Energy Systems, Automation of
Energy Systems, Automation of
the use of various devices in energy systems to control the processes of generating, converting, and distributing electric power and heat according to the operating and adjustment programs of the devices used. Automation ensures normal operation of equipment in electric power plants, substations, and power transmission lines, provides for economical and reliable operation of the energy system as a whole, and guarantees the required quality of the electric power and heat supplied. The automatic equipment used may be classified according to its primary purpose and field of application as being power automation or systems automation equipment.
Power automation equipment provides automatic regulation of the basic parameters of the technological processes in power units of fossil-fuel-fired steam, atomic, and hydroelectric power plants and in substation equipment under normal and emergency conditions (for example, automatic regulation of the rotation speed of turbines, the excitation in generators, and the combustion process in the fireboxes of boiler units). General plant automation equipment is also used for automatic control of electric power plants as a single, integrated, controlled object; control actions are applied to automation equipment governing power units or power blocks. Such equipment, in turn, can serve as the actuating mechanisms of systems automation equipment, to include equipment for economical distribution among units or power blocks of power delivered by electric power plants.
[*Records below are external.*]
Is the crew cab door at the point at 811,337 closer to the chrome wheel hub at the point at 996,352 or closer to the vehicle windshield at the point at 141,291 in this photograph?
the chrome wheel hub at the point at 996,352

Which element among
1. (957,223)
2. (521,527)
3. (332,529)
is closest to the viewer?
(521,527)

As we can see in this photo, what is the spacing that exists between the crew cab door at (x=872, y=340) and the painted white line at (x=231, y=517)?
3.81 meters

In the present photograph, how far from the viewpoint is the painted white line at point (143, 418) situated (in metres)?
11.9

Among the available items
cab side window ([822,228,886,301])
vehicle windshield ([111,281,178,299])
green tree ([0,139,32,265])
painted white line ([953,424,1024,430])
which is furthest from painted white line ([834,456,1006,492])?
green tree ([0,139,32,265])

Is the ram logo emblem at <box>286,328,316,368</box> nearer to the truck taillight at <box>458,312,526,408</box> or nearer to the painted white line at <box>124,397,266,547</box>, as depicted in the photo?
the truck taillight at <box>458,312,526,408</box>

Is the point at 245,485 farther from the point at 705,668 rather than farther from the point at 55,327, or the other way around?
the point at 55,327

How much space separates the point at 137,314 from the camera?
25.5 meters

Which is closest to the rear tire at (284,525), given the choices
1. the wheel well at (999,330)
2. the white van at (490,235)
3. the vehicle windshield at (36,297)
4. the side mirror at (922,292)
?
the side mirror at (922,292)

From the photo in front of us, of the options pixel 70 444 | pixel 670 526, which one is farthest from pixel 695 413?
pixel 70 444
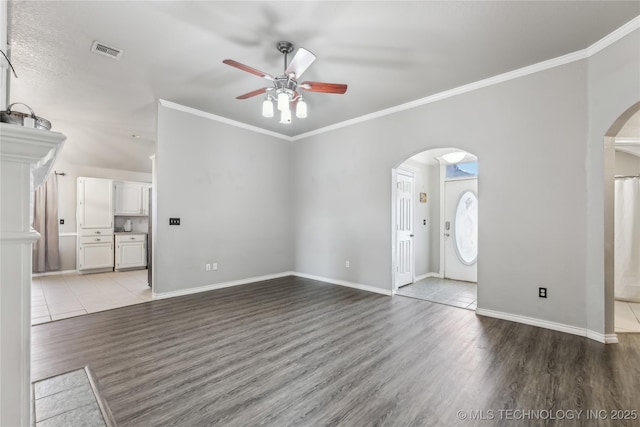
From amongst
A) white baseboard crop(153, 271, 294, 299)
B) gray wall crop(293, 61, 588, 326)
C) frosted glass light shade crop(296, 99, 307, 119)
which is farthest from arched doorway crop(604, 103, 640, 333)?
white baseboard crop(153, 271, 294, 299)

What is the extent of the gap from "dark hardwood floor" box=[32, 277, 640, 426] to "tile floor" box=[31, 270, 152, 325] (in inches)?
16.8

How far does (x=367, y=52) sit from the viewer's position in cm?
301

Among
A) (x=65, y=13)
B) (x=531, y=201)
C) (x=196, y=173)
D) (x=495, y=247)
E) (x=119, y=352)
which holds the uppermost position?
(x=65, y=13)

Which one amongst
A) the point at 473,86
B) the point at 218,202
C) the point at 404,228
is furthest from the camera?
the point at 404,228

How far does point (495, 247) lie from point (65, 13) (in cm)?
497

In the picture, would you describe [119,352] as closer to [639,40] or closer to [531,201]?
[531,201]

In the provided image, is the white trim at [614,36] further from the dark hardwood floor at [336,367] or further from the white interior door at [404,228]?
the dark hardwood floor at [336,367]

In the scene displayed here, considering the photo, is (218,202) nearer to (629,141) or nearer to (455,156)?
(455,156)

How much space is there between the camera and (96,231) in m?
6.54

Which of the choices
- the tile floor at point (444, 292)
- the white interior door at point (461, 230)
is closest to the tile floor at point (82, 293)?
the tile floor at point (444, 292)

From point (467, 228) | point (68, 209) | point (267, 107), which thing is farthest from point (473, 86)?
point (68, 209)

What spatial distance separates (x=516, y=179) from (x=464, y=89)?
1356 millimetres

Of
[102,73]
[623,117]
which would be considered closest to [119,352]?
[102,73]

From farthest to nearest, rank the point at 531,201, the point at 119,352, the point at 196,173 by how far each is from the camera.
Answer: the point at 196,173 → the point at 531,201 → the point at 119,352
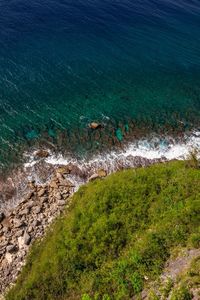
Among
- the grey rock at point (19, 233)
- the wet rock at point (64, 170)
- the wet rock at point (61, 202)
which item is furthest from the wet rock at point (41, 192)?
the grey rock at point (19, 233)

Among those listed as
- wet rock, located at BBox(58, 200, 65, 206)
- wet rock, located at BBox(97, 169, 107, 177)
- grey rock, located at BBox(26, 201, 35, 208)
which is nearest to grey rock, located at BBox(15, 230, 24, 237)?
grey rock, located at BBox(26, 201, 35, 208)

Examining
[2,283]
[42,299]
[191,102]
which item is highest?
[191,102]

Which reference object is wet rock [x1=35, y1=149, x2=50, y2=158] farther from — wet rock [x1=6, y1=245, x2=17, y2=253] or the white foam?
wet rock [x1=6, y1=245, x2=17, y2=253]

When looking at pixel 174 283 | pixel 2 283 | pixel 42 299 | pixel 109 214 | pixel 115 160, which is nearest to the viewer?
pixel 174 283

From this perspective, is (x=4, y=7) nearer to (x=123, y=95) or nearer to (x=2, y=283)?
(x=123, y=95)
Systems automation equipment automates the process of managing the operation of a power system as a whole under normal and emergency conditions. Control equipment for normal conditions is designed to function with relatively small and slow changes in conditions and is therefore relatively slow-acting. Such equipment includes means for automatic frequency control of an energy system and for automatic voltage control of an electric power supply system. Equipment for automatic control of emergency operating modes under large disturbances exerts strong control actions on the system. It includes local-action devices for relay protection, which function during short circuits, devices for switching in reserve equipment to restore interrupted electric power supply, and automation equipment that repeatedly switches in power transmission lines and transformers after they have been automatically disconnected. In addition, automatic counteremergency devices are used to unload power transmission lines automatically during dangerous increases in power, to isolate sections of an energy system automatically when their synchronous operation is disrupted or threatened, and to disconnect some of the least critical consumers in order to prevent a dangerous reduction of frequency.
The unified and interconnected energy systems of the USSR make wide use of local automation equipment together with a centralized system of counteremergency automation equipment that uses remote control facilities.